+++ Given records
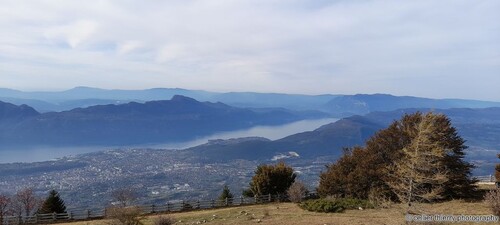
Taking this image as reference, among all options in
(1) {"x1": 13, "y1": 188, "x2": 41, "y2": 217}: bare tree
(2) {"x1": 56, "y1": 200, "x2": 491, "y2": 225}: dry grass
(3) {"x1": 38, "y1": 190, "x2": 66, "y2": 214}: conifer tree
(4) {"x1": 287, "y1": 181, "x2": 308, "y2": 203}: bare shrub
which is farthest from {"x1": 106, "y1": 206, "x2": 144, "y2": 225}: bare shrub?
(1) {"x1": 13, "y1": 188, "x2": 41, "y2": 217}: bare tree

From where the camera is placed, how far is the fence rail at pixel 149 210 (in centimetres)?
3528

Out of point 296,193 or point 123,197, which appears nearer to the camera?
point 123,197

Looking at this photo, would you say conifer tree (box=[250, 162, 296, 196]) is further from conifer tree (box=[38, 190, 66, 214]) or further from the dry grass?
conifer tree (box=[38, 190, 66, 214])

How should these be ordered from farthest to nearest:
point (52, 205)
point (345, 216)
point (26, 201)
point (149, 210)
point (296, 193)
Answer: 1. point (26, 201)
2. point (52, 205)
3. point (296, 193)
4. point (149, 210)
5. point (345, 216)

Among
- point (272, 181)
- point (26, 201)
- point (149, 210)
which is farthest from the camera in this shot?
point (26, 201)

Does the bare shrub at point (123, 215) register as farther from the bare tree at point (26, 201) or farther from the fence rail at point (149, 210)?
the bare tree at point (26, 201)

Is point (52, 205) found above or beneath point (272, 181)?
beneath

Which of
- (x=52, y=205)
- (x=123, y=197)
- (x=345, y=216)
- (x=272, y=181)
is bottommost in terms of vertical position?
(x=52, y=205)

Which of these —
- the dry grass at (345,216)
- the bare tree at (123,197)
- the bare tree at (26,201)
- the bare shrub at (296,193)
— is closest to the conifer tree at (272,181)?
the bare shrub at (296,193)

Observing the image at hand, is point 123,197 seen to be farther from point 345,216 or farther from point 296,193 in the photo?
point 345,216

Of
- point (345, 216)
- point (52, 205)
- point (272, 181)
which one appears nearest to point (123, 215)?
point (345, 216)

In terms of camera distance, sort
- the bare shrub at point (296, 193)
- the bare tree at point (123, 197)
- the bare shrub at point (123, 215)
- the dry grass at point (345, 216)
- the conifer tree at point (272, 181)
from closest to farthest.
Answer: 1. the bare shrub at point (123, 215)
2. the dry grass at point (345, 216)
3. the bare tree at point (123, 197)
4. the bare shrub at point (296, 193)
5. the conifer tree at point (272, 181)

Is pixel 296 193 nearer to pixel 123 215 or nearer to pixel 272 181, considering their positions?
pixel 272 181

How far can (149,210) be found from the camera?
39250 mm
++++++
Aim of the task> Give back the data verbatim from its start through the line containing "5. point (345, 216)", including that line. Omit the pictures from your reply.

Result of the task>
Taking this image as reference, among all options in
(1) {"x1": 13, "y1": 188, "x2": 41, "y2": 217}: bare tree
(2) {"x1": 56, "y1": 200, "x2": 491, "y2": 225}: dry grass
(3) {"x1": 38, "y1": 190, "x2": 66, "y2": 214}: conifer tree
(4) {"x1": 287, "y1": 181, "x2": 308, "y2": 203}: bare shrub
which is farthest from {"x1": 106, "y1": 206, "x2": 144, "y2": 225}: bare shrub?
(1) {"x1": 13, "y1": 188, "x2": 41, "y2": 217}: bare tree

From where the camera is placed, how far is the fence rail at pixel 149 210 (in centimetres)?
3528

Out of point 296,193 or point 123,197, which appears nearer to the camera?
point 123,197

Looking at this photo, would you say conifer tree (box=[250, 162, 296, 196]) is further from conifer tree (box=[38, 190, 66, 214]) or further from the dry grass?
conifer tree (box=[38, 190, 66, 214])

How should these be ordered from farthest to nearest:
point (52, 205)
point (345, 216)
point (26, 201)
point (149, 210)
point (296, 193)
Answer: 1. point (26, 201)
2. point (52, 205)
3. point (296, 193)
4. point (149, 210)
5. point (345, 216)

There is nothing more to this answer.